Recueil de quatre nouvelles dans lequel on retrouve non seulement la vision du monde de l’auteur mais aussi des correspondances avec ses Journaux (des exemples qu’il a transposé en fictions en quelque sorte). En ce sens, ce recueil sera d’autant plus apprécié que l’on connaît l’auteur, sa quête, ses interrogations. Par exemple, quand il utilise le terme de « centre », on comprend précisément à quoi il fait référence si on a lu le second volume de son Journal notamment. Mais le lecteur qui a fait l’impasse devrait pouvoir comprendre globalement pour peu qu’il soit lui aussi engagé ou du moins intéressé par une quête de soi.
En effet, ces quatre textes mettent en valeur les failles que certains peuvent porter en eux et qui se révèlent de différentes manières. Ils soulignent également, plus que le cheminement intérieur (à l’exception de la dernière nouvelle), le regard que portent les autres sur cette sorte d’accroc dans notre personne, cette faille qui se retrouve exposée en plein jour et qui dérange.


La première nouvelle (Un matin) est particulièrement bien construite.
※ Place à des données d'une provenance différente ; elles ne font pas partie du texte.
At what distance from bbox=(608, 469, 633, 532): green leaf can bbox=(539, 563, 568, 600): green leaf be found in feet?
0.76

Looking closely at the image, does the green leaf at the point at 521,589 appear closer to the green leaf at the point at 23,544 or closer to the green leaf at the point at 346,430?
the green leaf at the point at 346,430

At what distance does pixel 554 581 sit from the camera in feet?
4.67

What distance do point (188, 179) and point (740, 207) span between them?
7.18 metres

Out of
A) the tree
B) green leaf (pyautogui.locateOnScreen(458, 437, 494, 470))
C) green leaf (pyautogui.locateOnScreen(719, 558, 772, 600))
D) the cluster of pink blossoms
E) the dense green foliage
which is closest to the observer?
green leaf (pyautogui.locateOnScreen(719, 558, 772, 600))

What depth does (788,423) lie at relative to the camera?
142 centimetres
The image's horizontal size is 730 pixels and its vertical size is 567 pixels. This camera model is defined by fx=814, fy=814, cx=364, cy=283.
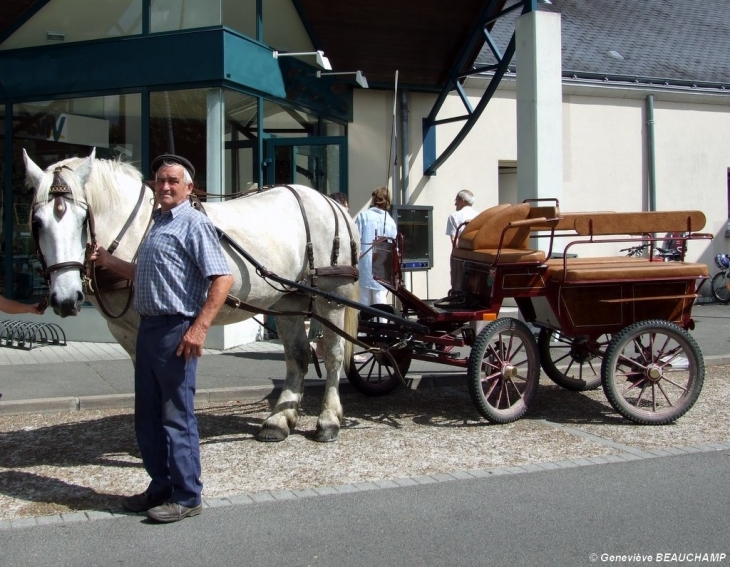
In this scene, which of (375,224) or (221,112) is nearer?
(375,224)

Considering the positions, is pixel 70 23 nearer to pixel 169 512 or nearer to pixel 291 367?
pixel 291 367

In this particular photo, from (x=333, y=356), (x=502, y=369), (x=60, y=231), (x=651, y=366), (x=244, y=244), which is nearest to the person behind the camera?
(x=60, y=231)

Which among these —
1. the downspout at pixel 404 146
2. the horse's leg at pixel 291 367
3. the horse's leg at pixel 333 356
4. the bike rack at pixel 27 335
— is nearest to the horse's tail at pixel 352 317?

On y retrouve la sensibilité à l’autre de Juliet, son absence de jugement hâtif notamment envers ceux qui vivent différemment. 

Le second texte (La refusée) me semblait prometteur mais je ne lui ai rien trouvé qui le distingue (ma référence étant les écrits de Juliet, pas la littérature en général). 

Dans un écrin, troisième texte, reprend un thème que l’on retrouve dans les journaux de l’auteur, à savoir une dénonciation de ceux qui méprisent ce qu’ils ne connaissent pas et dont ils ont peur. Ce qui marque le plus dans cette nouvelle, c’est son style maîtrisé, effacé, la technique laissant la place au résultat littéraire. 

Enfin, la quatrième nouvelle (Le déclic) fait elle aussi écho à certaines histoires que Juliet raconte dans ses journaux. Si le fond m'a concernée, la forme m’a semblé un peu trop travaillée et argumentative.

Dans l’ensemble, c’est un excellent recueil qui est un bon parallèle entre l’œuvre non fictionnelle et l’œuvre fictionnelle de l’auteur.